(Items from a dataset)
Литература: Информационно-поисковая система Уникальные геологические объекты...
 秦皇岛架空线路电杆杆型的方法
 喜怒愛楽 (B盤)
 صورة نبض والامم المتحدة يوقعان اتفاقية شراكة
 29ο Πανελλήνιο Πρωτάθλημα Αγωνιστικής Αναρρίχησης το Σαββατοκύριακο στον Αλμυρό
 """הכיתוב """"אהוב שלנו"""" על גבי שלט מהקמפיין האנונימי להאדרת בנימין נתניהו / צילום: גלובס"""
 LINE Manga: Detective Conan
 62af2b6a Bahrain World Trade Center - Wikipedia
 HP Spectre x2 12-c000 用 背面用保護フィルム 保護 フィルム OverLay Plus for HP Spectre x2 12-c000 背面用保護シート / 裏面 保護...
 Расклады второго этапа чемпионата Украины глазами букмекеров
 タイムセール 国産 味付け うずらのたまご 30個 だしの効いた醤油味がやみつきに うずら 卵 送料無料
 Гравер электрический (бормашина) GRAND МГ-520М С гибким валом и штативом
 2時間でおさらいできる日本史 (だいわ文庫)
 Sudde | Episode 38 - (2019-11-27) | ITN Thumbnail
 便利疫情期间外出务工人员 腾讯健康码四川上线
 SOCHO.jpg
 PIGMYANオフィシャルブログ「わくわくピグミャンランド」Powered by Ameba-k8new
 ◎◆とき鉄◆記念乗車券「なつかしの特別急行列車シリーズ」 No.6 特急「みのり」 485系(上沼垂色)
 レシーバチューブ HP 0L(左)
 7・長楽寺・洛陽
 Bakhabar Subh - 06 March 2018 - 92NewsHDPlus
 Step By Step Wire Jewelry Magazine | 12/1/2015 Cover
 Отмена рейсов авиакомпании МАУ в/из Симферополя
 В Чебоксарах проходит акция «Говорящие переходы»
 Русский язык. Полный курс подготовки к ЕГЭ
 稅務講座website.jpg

- **WORK TO BE COMPLETED**
Print exactly the lines above, starting at the line that contains "レシーバチューブ HP 0L(左)" and ending with the last line of the records, both included.

- **SOLUTION FOR THIS PROBLEM**
 レシーバチューブ HP 0L(左)
 7・長楽寺・洛陽
 Bakhabar Subh - 06 March 2018 - 92NewsHDPlus
 Step By Step Wire Jewelry Magazine | 12/1/2015 Cover
 Отмена рейсов авиакомпании МАУ в/из Симферополя
 В Чебоксарах проходит акция «Говорящие переходы»
 Русский язык. Полный курс подготовки к ЕГЭ
 稅務講座website.jpg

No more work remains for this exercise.